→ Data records
^^^^
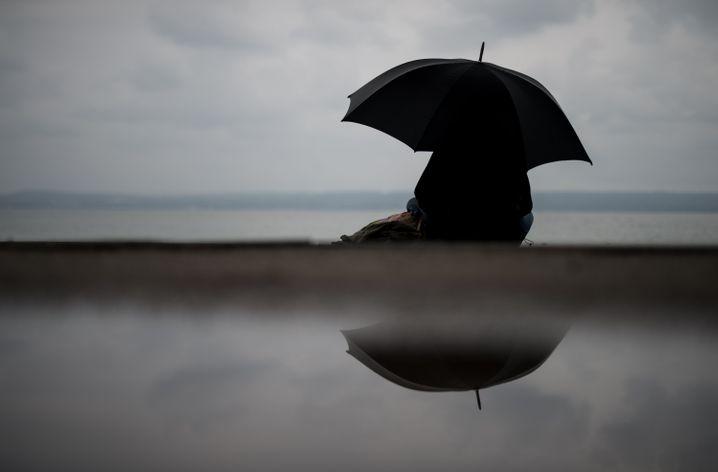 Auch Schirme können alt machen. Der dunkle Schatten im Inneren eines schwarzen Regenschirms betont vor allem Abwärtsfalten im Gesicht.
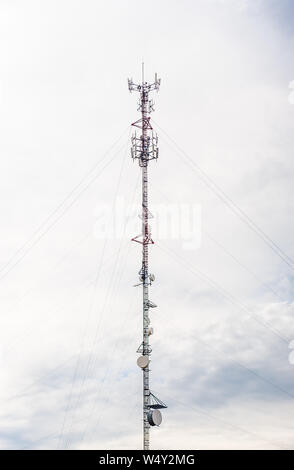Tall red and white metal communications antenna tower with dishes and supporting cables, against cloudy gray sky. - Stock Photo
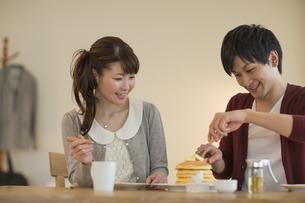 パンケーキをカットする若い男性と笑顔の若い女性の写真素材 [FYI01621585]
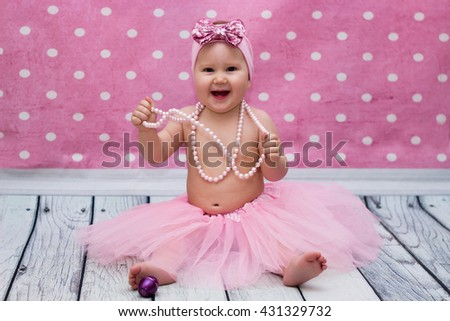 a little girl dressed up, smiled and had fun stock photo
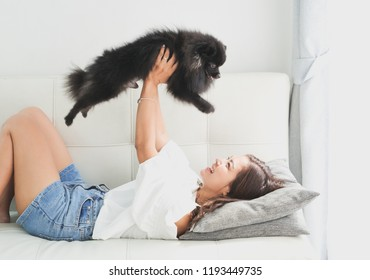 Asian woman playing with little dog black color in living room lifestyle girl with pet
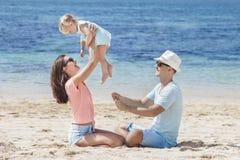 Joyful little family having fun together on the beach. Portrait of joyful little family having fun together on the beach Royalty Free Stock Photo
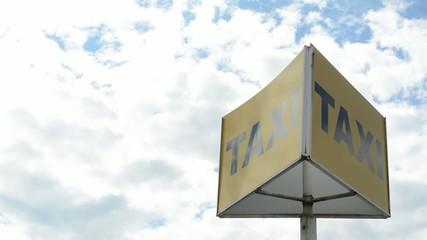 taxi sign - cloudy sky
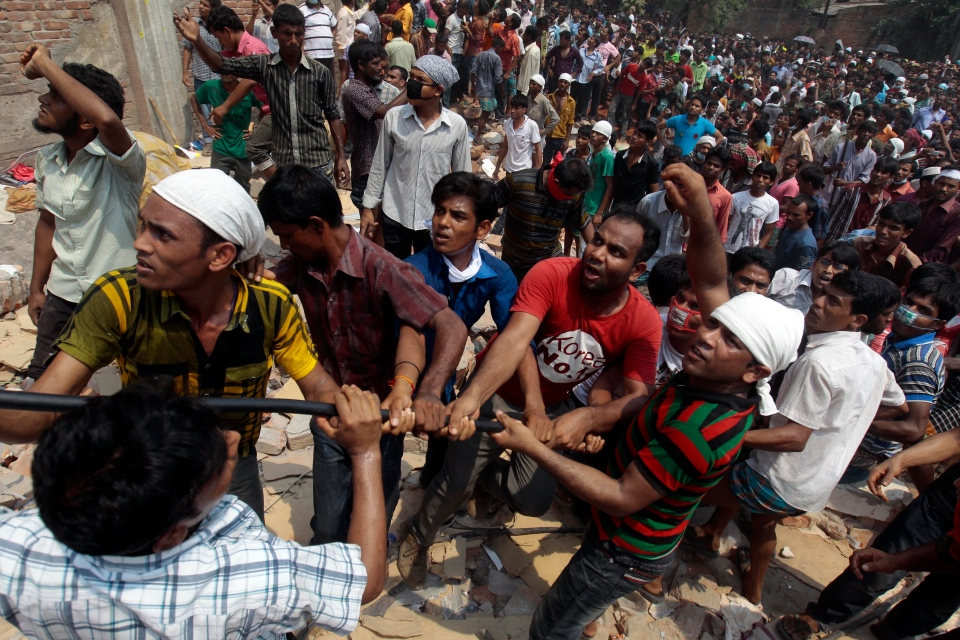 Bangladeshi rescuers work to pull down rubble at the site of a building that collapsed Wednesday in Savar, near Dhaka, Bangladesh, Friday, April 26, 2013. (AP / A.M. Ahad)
^^^^
→ What needs to be done
In the data above, take the line with "a little girl", the line with "Asian woman playing", and every line between, and set them down exactly without pictures.

→ Result of the task
 a little girl dressed up, smiled and had fun stock photo
 Asian woman playing with little dog black color in living room lifestyle girl with pet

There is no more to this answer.